**Task objective**
Print the data exactly. Pictures stay out.

*** Study material ***

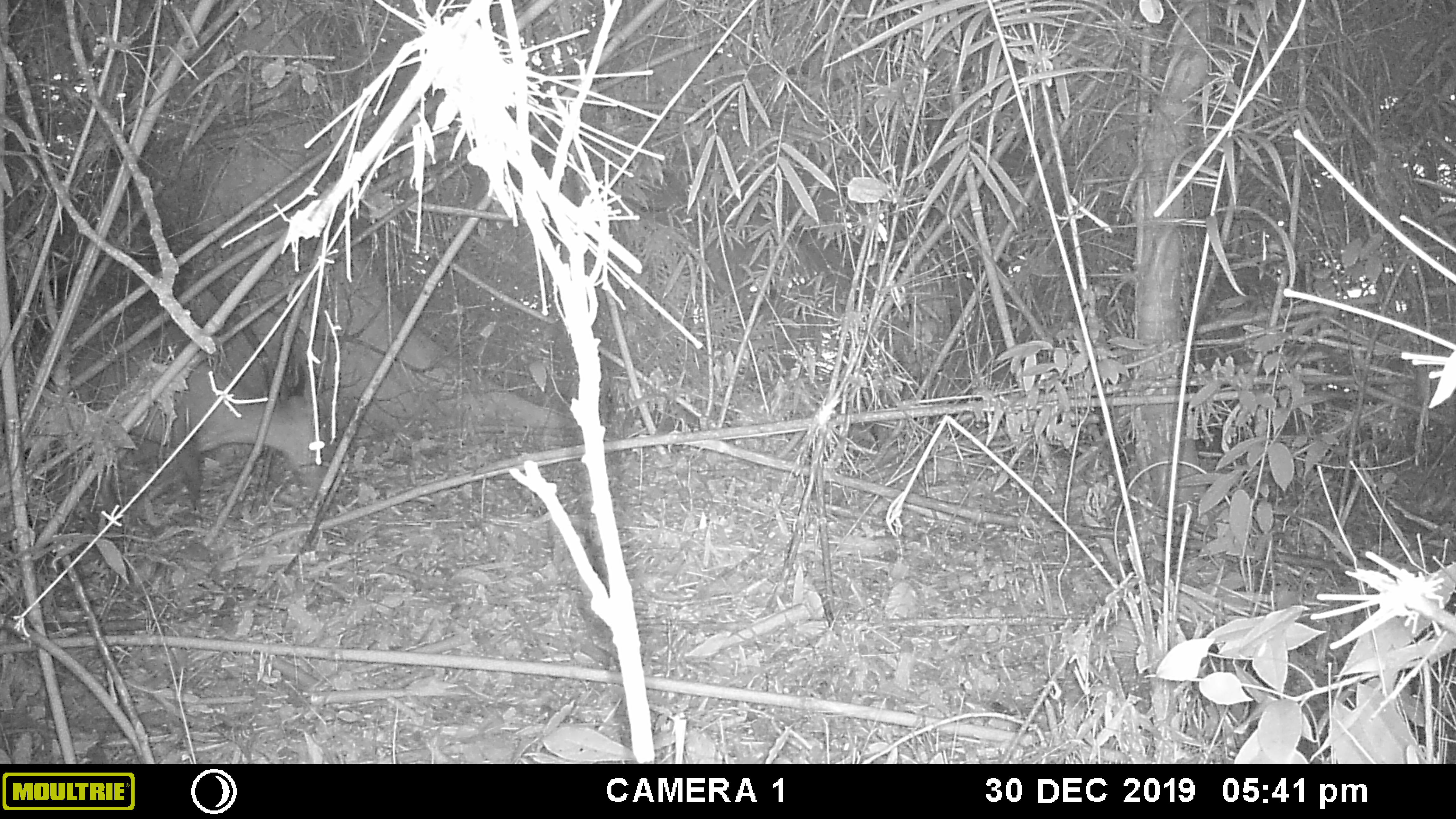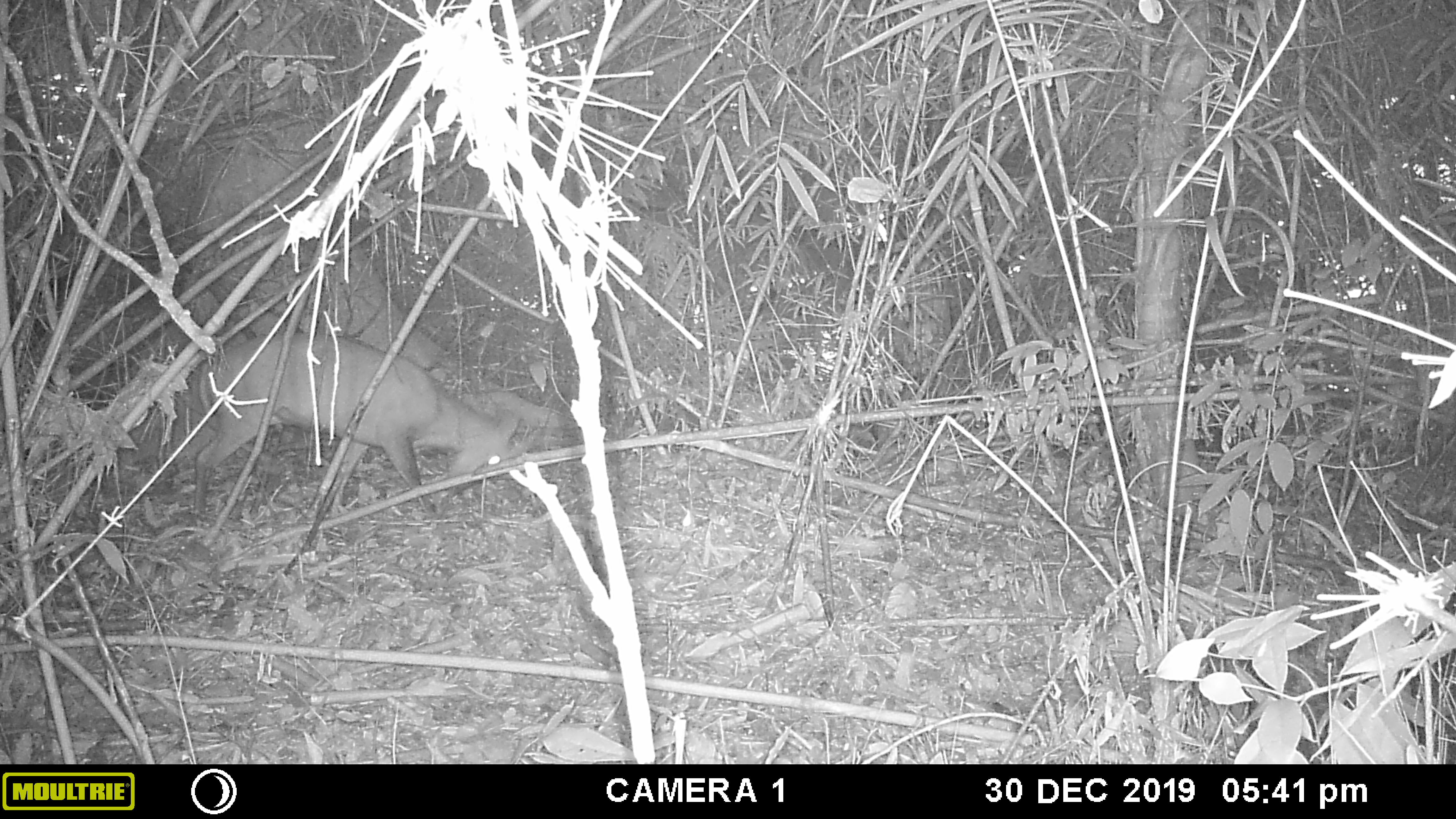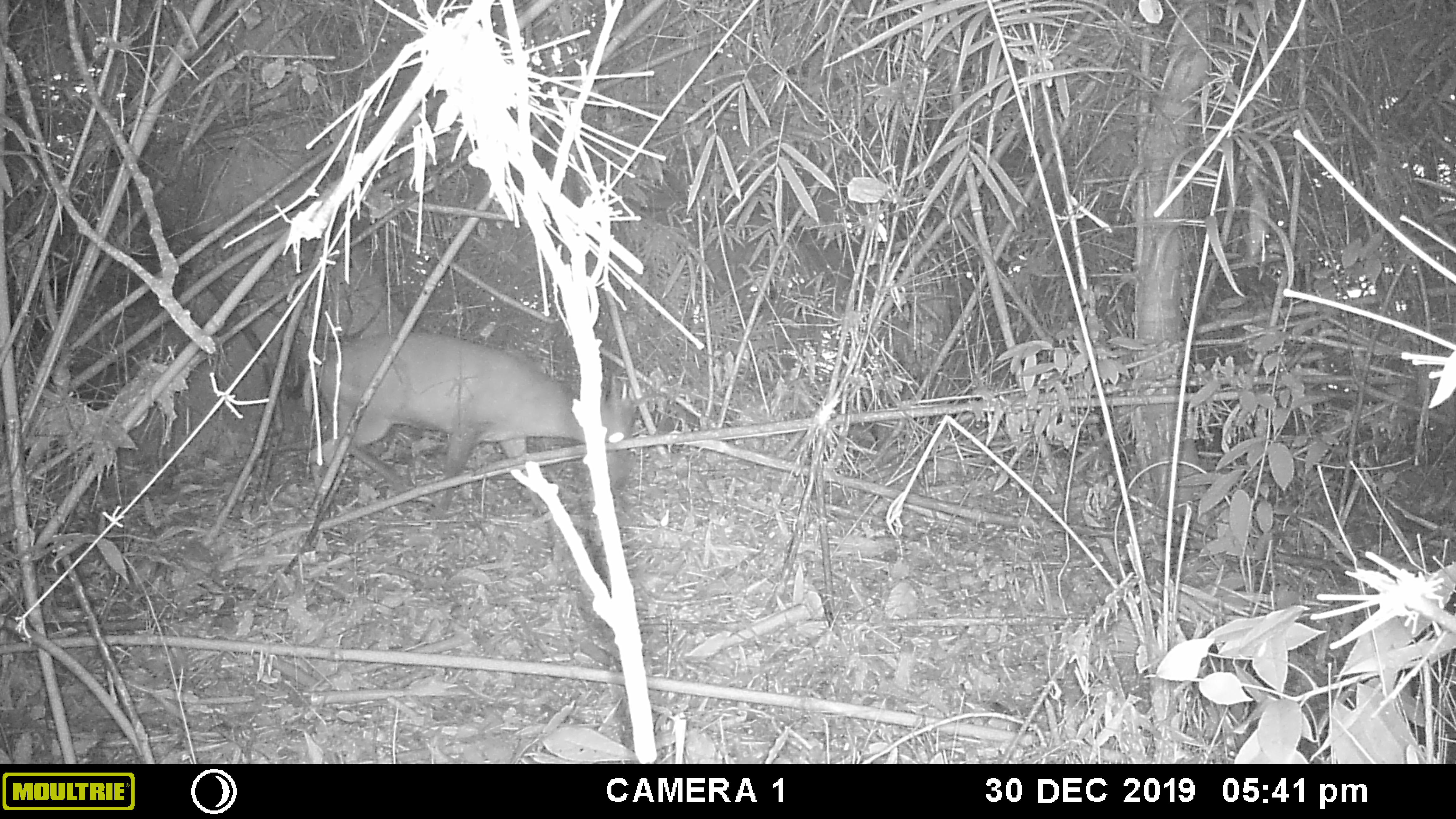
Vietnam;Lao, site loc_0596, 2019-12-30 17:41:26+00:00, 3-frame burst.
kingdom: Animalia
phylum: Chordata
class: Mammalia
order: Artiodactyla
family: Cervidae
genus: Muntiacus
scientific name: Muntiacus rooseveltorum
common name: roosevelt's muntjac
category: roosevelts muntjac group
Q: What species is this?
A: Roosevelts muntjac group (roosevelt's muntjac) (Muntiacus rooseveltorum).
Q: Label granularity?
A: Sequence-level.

***

**Result of this task**
Vietnam;Lao, site loc_0596, 2019-12-30 17:41:26+00:00, 3-frame burst.
kingdom: Animalia
phylum: Chordata
class: Mammalia
order: Artiodactyla
family: Cervidae
genus: Muntiacus
scientific name: Muntiacus rooseveltorum
common name: roosevelt's muntjac
category: roosevelts muntjac group
Q: What species is this?
A: Roosevelts muntjac group (roosevelt's muntjac) (Muntiacus rooseveltorum).
Q: Label granularity?
A: Sequence-level.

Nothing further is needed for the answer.